Find rate from present worth: At simple interest, the present worth of $1245 due in 15 months is $1200. What is the annual rate of interest?

Difficulty: Easy

Correct Answer: 3%

Explanation:


Introduction / Context:
The link between present worth P, future sum S, time t in years, and annual simple-interest rate r is S = P * (1 + r t). Knowing P, S, and t, we can directly solve for r as a simple proportion, then express it per annum as a percentage.


Given Data / Assumptions:

  • S = $1245 (due amount).
  • P = $1200 (present worth).
  • t = 15 months = 1.25 years.


Concept / Approach:
Use S = P(1 + r t) ⇒ r = (S/P − 1) / t. Substitute numerical values, being careful to convert months to years, and finally multiply by 100 to get percent per annum.


Step-by-Step Solution:

S/P − 1 = 1245/1200 − 1 = 0.0375.t = 1.25 years.r = 0.0375 / 1.25 = 0.03 = 3% per annum.

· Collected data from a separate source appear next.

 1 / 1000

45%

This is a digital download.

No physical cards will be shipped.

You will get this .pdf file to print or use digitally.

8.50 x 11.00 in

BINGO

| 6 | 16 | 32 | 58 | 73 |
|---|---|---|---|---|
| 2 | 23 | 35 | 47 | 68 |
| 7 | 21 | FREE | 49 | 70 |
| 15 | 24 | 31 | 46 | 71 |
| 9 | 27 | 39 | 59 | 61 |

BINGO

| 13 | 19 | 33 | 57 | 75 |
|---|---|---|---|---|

Verification / Alternative check:
Check forward: P(1 + r t) = 1200 * (1 + 0.03 * 1.25) = 1200 * 1.0375 = 1245, consistent.


Why Other Options Are Wrong:

  • 4%, 5%, 6%: Do not satisfy the proportional relation at 1.25 years.


Common Pitfalls:
Forgetting to convert months to years or mixing the bases (using discount formulas instead of simple-interest growth).